The other thing I find amusing about the IM is the person’s “status”. The status is ment to indicate if a person’s available to talk, or if he’s busy, or away. In the early days of IM this was sort of honored by our tech savvy friends it’s true. But today, please, for gods sake, either just remove this stupid property or reduce it to 3 standard messages: “Available to flirt”, “Busy but tolerant” and “Bug off, die far!”. Anything in between isn’t working these days, really.
So what happens when your attention gets frequently requested? You’ll be unable to do any kind of sequential work or work that requires a great deal of time and focus. If you pretend to do any of the last follow my advice: turn off your IM client or turn yourself invisible (oh yes, this “state” works fine too).
Having said this, one last thing: use XMPP. It’s the only standard open IM network and protocol available.
Hiveminder supports a XMPP/Jabber based bot. You can add it to your buddylist and “talk” with him and list, modify or create new tasks. It’s geekish but I don’t use it, I don’t find it productive or handy because the only way to interact with it is by typing text and commands and/or using copy&paste for descriptions.
Mail.app is my world.
Geektool is a small OSX application which can be used to display system logs, shell command outputs, etc. in your Desktop space. Pretty nice. I use it to display my Hiveminder tasks, both work and personal, in my background, using the output of the todo.pl command. The todo.pl is simple script, provided by Hiveminder and inspired by Gina Trapani’s todo.txt website, which connects to their API, logs in, and just dumps my tasks.
Having my task list on the screen, in a non-intrusive way (it’s part of the background image), is very handy. I just need to hit the exposé’s “Desktop” shortcut to get a hold of them, it’s the perfect complement for the IMAP folder.
Hiveminder exports both RSS and iCalendar feeds. Fact is, I don’t need them. They work fine though. Maybe the iCalendar feed is useful to you if you have an iPod. I never used iCal to do task management, it sucks at it, I just use it for what it’s supposed to do best (and indeed does): manage my time.

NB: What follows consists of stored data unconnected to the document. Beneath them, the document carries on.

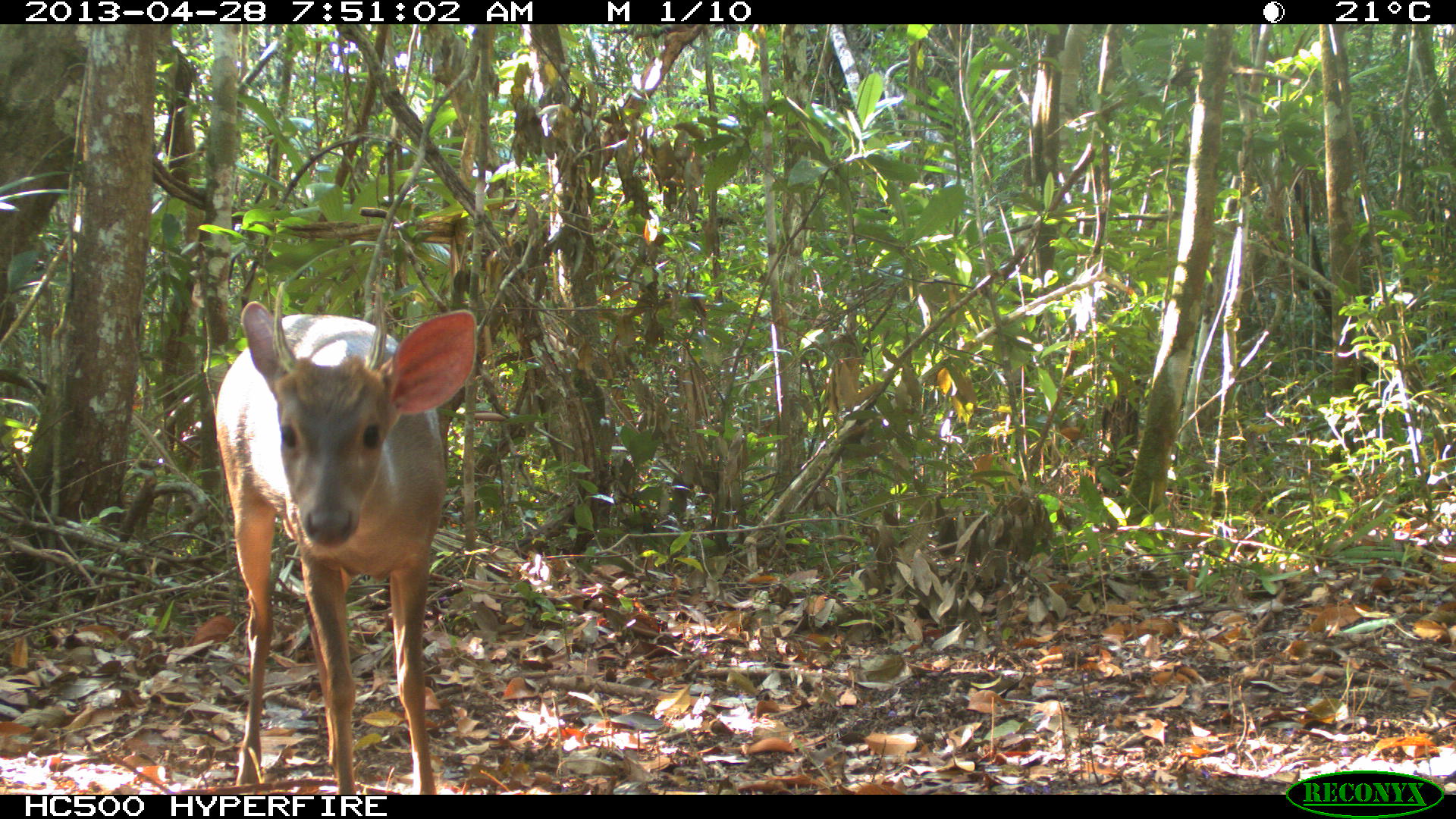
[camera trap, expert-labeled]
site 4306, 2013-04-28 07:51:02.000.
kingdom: Animalia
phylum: Chordata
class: Mammalia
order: Artiodactyla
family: Cervidae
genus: Odocoileus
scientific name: Odocoileus pandora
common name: yucatán brown brocket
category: mazama pandora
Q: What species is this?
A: Mazama pandora (yucatán brown brocket) (Odocoileus pandora).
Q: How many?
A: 1.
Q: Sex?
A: Male.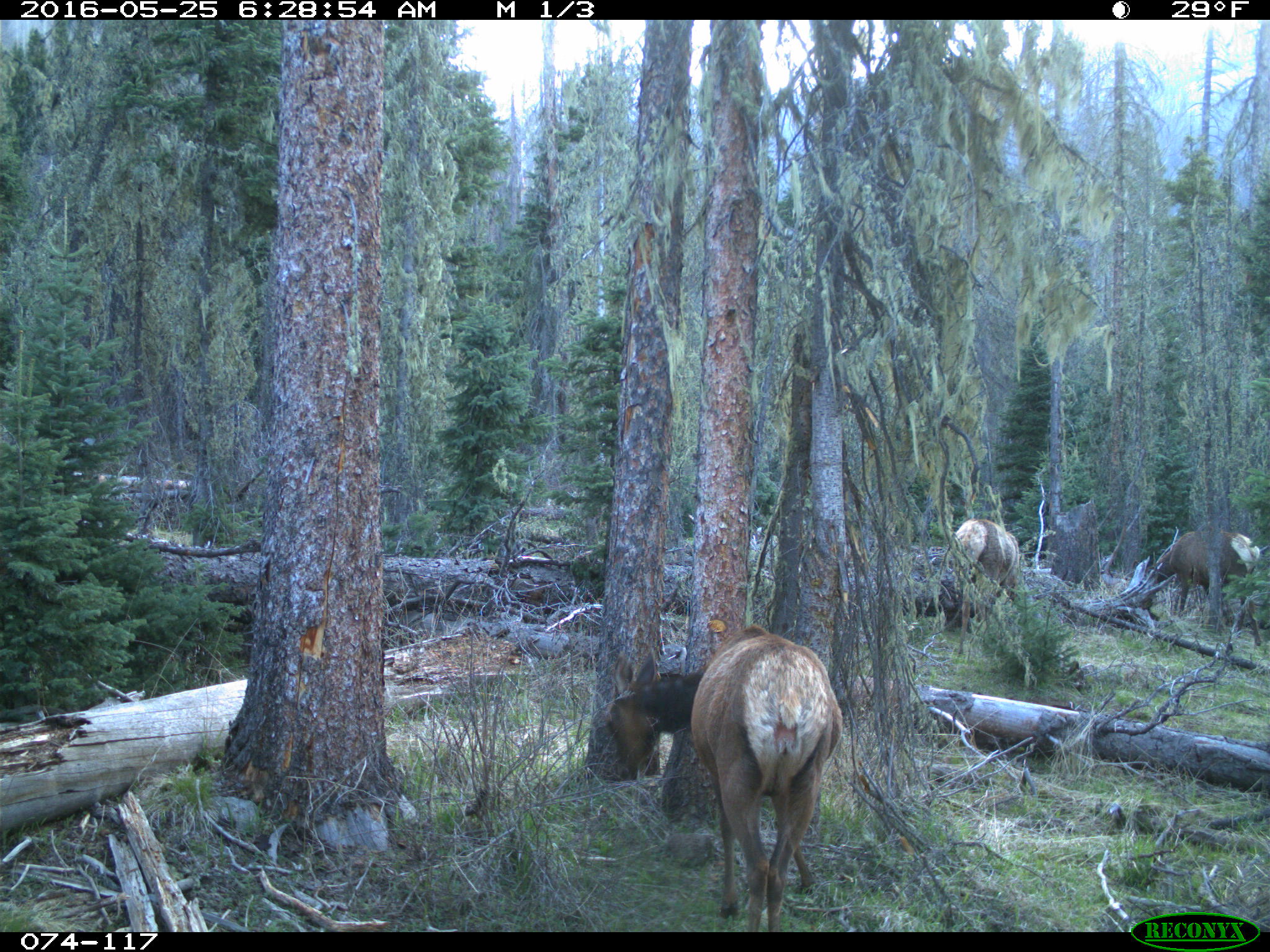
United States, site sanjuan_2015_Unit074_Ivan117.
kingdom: Animalia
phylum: Chordata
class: Mammalia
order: Artiodactyla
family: Cervidae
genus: Cervus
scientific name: Cervus elaphus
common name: red deer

Mail Act-On is a must-have Mail.app plugin. It associates mail rules to keystrokes. This is great to use with the Hiveminder’s virtual IMAP folders. After a few rules configured I can now complete or delay tasks with a simple keystroke. So fast. Now I don’t even need to drag the message into the correct folder with the mouse. Check my rules:
So far Hiveminder’s support has been great. I’ve sent them two E-mails and had an answer back in a few days. On of them was a feature request for the IMAP interface (I asked the to include a X-Hiveminder-Tags header for easy filtering based on the task tags) and it was implemented in 24h. No complaints here.
This setup worked for me. I’ve been using it for 3 weeks now and it’s been very productive. I actually kept my Inbox near zero levels and got everyone feedback or created tasks out of their messages. I highly recommend it.